Dataset excerpts
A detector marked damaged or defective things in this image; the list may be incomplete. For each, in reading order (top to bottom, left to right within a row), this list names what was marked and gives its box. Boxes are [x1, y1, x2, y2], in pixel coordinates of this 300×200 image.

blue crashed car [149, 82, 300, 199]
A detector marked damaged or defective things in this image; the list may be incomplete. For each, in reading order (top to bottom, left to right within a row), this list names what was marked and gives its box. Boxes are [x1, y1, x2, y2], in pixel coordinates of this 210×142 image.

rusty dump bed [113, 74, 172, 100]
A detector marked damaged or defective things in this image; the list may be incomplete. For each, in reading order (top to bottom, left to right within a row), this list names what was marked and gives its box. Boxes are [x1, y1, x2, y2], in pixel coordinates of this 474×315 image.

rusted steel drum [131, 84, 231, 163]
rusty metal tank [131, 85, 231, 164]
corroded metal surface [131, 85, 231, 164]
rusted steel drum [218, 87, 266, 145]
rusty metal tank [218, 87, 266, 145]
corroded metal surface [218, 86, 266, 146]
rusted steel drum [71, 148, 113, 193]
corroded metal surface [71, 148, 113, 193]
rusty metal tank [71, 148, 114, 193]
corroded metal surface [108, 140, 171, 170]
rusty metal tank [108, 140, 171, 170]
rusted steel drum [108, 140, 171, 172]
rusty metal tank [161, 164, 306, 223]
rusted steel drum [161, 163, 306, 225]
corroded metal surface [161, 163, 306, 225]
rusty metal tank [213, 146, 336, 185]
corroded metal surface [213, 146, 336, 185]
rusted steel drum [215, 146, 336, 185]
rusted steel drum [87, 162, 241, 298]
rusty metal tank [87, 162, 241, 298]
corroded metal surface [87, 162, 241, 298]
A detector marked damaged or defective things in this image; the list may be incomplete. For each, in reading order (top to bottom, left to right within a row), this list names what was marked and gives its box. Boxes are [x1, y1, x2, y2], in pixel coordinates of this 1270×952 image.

Task statement ▸
Without changing anything, repeat every record above.

Written answer ▸
A detector marked damaged or defective things in this image; the list may be incomplete. For each, in reading order (top to bottom, left to right within a row), this list names what was marked and gives its box. Boxes are [x1, y1, x2, y2], in pixel coordinates of this 300×200 image.

blue crashed car [149, 82, 300, 199]
A detector marked damaged or defective things in this image; the list may be incomplete. For each, in reading order (top to bottom, left to right within a row), this list names what was marked and gives its box. Boxes are [x1, y1, x2, y2], in pixel coordinates of this 210×142 image.

rusty dump bed [113, 74, 172, 100]
A detector marked damaged or defective things in this image; the list may be incomplete. For each, in reading order (top to bottom, left to right within a row), this list names what was marked and gives its box. Boxes are [x1, y1, x2, y2], in pixel coordinates of this 474×315 image.

rusted steel drum [131, 84, 231, 163]
rusty metal tank [131, 85, 231, 164]
corroded metal surface [131, 85, 231, 164]
rusted steel drum [218, 87, 266, 145]
rusty metal tank [218, 87, 266, 145]
corroded metal surface [218, 86, 266, 146]
rusted steel drum [71, 148, 113, 193]
corroded metal surface [71, 148, 113, 193]
rusty metal tank [71, 148, 114, 193]
corroded metal surface [108, 140, 171, 170]
rusty metal tank [108, 140, 171, 170]
rusted steel drum [108, 140, 171, 172]
rusty metal tank [161, 164, 306, 223]
rusted steel drum [161, 163, 306, 225]
corroded metal surface [161, 163, 306, 225]
rusty metal tank [213, 146, 336, 185]
corroded metal surface [213, 146, 336, 185]
rusted steel drum [215, 146, 336, 185]
rusted steel drum [87, 162, 241, 298]
rusty metal tank [87, 162, 241, 298]
corroded metal surface [87, 162, 241, 298]
A detector marked damaged or defective things in this image; the list may be incomplete. For each, in reading order (top to bottom, left to right within a row), this list names what was marked and gives its box. Boxes are [x1, y1, x2, y2], in pixel coordinates of this 1270×952 image.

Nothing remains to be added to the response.